COVID-19 activity in the community may affect how facilities and providers make decisions about testing, operations and personal protective equipment (PPE). This page includes guidance and information for health care providers, nursing homes and other long-term care facilities to make decisions based on measures of community-level burden.
Routine Testing of Staff
Routine staff testing is required for CMS-certified nursing homes. CMS established minimum testing frequencies based on county positivity rate, but these may be supplemented by recommendations from the Department of Health or the Department of Disabilities, Aging and Independent Living.
|Community COVID-19 Activity||County Positivity Rate||Minimum testing frequency|
|Low||<5%||Once a month|
|Medium||5% - 10%||Once a week|
|High||>10%||Twice a week|
For more information, see CMS Memo QSO-20-38-NH: Long-Term Care Facility Testing Requirements.
Long Term Care Guidance for Operations During COVID-19 Health Emergency, from the Department of Disabilities, Aging and Independent Living, in consultation with the Department of Health, identifies phases of operation that are based on the community burden of COVID-19 and cases within a facility.
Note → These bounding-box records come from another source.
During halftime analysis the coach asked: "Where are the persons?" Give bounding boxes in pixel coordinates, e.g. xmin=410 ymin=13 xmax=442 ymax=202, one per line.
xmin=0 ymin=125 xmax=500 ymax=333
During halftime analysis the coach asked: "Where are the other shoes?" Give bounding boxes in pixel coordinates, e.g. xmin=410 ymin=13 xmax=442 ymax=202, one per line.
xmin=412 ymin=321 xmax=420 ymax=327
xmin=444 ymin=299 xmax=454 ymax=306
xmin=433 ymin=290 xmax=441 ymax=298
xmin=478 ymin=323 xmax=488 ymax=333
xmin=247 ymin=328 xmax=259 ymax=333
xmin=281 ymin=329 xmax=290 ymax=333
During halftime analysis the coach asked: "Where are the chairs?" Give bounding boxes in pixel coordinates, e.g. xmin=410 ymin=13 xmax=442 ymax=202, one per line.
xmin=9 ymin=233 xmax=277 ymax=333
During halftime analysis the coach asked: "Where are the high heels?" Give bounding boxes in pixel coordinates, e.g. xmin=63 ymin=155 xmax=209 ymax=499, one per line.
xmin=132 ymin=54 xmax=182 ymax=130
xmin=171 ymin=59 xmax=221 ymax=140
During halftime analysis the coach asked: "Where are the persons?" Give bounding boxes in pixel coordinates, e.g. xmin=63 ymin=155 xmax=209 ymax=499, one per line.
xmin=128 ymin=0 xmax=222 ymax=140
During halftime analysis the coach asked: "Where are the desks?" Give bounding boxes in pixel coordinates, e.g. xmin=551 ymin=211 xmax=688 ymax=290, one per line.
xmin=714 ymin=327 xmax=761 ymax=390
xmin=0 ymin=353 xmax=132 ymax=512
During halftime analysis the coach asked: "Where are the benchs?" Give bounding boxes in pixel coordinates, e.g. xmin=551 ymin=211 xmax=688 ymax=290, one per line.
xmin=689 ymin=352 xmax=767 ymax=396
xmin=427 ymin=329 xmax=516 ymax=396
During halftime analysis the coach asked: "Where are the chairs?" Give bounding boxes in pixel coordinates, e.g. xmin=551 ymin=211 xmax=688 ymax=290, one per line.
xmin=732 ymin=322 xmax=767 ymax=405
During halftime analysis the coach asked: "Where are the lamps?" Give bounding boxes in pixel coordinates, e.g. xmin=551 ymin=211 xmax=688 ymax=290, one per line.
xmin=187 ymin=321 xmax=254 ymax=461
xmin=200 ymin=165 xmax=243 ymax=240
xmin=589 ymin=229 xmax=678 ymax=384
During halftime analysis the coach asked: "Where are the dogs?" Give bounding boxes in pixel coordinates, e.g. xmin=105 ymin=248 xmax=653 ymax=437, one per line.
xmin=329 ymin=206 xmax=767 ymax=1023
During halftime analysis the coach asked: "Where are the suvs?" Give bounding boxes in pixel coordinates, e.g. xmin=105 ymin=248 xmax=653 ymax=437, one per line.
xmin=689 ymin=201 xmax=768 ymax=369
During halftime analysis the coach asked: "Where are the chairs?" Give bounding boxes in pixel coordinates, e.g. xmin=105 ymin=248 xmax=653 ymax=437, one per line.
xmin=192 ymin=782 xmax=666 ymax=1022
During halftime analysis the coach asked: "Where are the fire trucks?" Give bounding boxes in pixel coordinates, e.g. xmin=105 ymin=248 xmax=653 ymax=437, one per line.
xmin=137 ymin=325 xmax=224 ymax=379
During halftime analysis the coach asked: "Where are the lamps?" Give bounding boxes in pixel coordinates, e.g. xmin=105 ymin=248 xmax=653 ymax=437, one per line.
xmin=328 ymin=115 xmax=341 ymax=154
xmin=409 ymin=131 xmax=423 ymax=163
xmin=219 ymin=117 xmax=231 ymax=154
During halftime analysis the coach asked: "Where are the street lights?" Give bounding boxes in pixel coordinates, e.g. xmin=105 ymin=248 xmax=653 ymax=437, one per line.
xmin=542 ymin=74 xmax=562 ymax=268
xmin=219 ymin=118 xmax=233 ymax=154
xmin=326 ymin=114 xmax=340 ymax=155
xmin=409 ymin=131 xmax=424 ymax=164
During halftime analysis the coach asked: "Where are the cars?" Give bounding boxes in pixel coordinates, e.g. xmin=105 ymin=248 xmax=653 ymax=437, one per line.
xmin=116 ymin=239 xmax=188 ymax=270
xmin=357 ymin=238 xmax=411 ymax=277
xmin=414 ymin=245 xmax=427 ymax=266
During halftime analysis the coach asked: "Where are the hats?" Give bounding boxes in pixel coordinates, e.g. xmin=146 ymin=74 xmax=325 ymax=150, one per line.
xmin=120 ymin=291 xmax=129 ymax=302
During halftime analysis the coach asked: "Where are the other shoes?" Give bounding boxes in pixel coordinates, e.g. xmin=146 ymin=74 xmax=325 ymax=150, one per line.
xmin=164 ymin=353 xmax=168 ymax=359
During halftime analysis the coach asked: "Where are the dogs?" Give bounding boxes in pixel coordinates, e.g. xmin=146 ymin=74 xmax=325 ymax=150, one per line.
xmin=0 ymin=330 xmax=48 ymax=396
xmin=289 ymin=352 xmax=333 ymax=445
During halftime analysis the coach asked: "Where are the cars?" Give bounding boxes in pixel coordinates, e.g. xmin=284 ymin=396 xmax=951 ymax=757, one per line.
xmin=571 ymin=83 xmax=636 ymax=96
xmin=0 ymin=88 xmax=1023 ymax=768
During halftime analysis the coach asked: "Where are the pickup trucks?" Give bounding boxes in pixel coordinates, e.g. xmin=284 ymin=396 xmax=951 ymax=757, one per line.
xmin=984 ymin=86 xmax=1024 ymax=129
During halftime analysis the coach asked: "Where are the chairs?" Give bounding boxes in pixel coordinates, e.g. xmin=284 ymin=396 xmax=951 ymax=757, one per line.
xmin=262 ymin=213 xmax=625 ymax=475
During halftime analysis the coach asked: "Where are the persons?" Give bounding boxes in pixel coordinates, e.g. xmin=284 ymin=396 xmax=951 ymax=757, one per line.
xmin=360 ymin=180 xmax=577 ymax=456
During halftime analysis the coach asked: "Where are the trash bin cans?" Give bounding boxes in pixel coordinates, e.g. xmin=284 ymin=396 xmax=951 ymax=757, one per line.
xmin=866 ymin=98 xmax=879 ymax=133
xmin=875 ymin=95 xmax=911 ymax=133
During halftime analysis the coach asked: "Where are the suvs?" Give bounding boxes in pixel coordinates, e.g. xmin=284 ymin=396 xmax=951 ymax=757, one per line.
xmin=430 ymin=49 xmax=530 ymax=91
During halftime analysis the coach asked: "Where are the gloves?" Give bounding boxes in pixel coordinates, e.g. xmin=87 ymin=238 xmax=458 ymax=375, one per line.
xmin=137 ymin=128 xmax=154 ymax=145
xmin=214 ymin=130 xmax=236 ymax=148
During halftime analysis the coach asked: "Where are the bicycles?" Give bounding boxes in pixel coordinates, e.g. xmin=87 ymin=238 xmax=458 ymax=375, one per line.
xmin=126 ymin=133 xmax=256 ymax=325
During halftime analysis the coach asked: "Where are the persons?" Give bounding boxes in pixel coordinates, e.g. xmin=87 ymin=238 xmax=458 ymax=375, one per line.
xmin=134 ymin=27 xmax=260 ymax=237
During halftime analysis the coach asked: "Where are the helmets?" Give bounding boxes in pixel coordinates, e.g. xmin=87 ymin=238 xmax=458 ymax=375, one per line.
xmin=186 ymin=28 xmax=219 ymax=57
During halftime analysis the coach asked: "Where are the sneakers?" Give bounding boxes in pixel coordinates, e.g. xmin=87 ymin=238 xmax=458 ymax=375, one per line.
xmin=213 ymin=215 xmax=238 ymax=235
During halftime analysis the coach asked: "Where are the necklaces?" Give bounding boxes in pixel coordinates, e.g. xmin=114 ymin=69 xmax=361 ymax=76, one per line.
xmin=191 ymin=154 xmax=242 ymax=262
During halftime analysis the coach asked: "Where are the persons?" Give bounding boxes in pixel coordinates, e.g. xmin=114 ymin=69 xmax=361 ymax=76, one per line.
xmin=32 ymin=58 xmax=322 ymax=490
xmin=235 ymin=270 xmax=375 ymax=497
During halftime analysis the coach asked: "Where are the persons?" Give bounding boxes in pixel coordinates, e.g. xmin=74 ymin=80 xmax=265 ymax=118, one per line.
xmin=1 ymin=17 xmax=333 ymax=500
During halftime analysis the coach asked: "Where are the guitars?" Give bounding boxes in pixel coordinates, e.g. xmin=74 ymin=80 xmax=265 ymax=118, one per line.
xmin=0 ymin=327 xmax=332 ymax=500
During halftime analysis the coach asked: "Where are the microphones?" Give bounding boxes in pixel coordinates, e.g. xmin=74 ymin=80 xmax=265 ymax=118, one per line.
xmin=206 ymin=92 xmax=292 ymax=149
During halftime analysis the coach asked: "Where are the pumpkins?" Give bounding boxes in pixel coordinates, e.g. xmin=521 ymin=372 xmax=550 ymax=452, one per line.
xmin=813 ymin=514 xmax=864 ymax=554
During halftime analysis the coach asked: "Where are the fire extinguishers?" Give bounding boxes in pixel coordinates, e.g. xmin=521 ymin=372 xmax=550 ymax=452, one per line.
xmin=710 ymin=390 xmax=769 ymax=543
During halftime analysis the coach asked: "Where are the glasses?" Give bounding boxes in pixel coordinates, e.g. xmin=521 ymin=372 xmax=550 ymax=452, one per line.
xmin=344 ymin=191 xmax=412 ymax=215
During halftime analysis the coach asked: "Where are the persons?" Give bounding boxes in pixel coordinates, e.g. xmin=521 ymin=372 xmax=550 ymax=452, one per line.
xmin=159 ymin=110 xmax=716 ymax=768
Each phase outlines visitation guidance, congregate activity limits, and testing requirements that apply to all long-term care residential facilities (nursing homes, residential care homes, assisted living residences, and therapeutic community residences).
The phases correspond to county positivity rates. Facilities should monitor their county positivity rate at least every other week. Community incidence should also be considered when making decisions about proactive testing, visitation, and activities within a facility.
Use the CDC's Antigen Test Interpretation flow chart which has the most current guidance to help you interpret the antigen test.
Find more guidance on antigen testing from the CDC.
Encounters with asymptomatic or presymptomatic patients with COVID-19 are more likely in the context of moderate (400-799 cases/million) or substantial (800+ cases/million) community transmission. In such instances, the use of universal eye protection reduces the potential for high-risk exposure (and exclusion from work and quarantine recommendations) among providers.